Dataset records below:

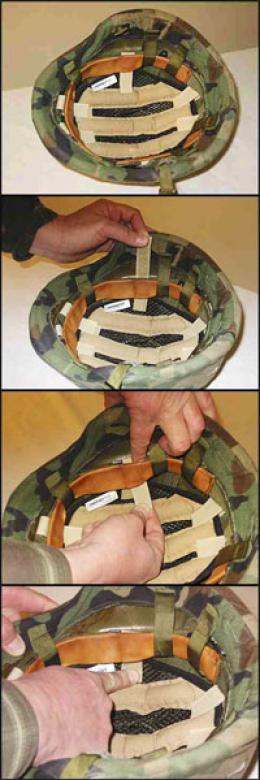 Cool-aid™ Pasgt Combat Helmet Cooling Insert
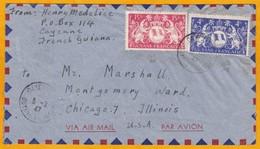 1947 - Guyane Française - Enveloppe Par Avion De Cayenne Vers Chicago, USA - Affranchissement 19 Francs - Guyane Française (1886-1949)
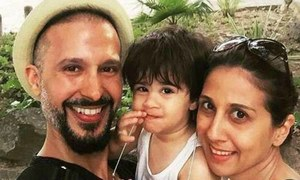 """Being a father has made me appreciate sleep more,"" says Ali Kazmi"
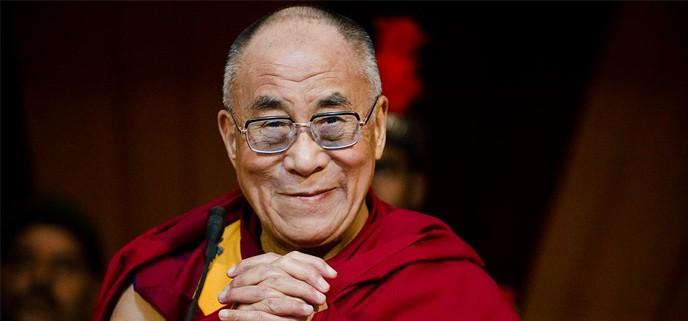 Les 18 règles de vie du Dalai-Lama à méditer dans Dalai Lama dalai01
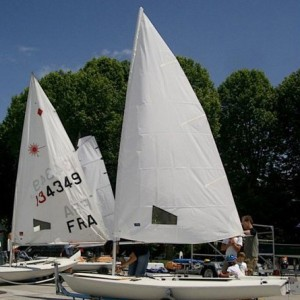Grand voile COMPATIBLE Hobie Twixxy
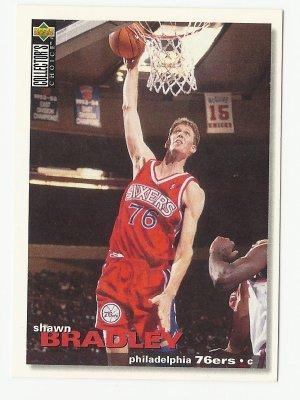 Shawn Bradley 1995 Upper Deck Collector's Choice Card #162 Philadelphia 76ers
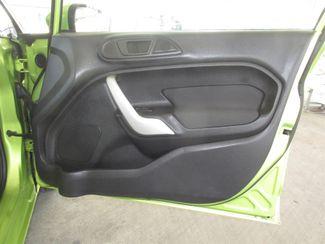 2011 Ford Fiesta SES Gardena, California 13
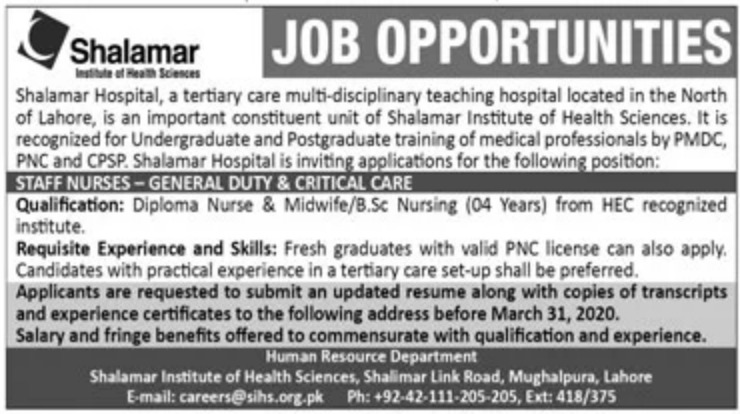 Shalamar Institute of Health Sciences Lahore Jobs 2020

End of Dataset records.

• _Your instructions_: The entire listing above, minus its pictures, should be copied out exactly.

• _Task solution_:
 Cool-aid™ Pasgt Combat Helmet Cooling Insert
 1947 - Guyane Française - Enveloppe Par Avion De Cayenne Vers Chicago, USA - Affranchissement 19 Francs - Guyane Française (1886-1949)
 """Being a father has made me appreciate sleep more,"" says Ali Kazmi"
 Les 18 règles de vie du Dalai-Lama à méditer dans Dalai Lama dalai01
Grand voile COMPATIBLE Hobie Twixxy
 Shawn Bradley 1995 Upper Deck Collector's Choice Card #162 Philadelphia 76ers
 2011 Ford Fiesta SES Gardena, California 13
 Shalamar Institute of Health Sciences Lahore Jobs 2020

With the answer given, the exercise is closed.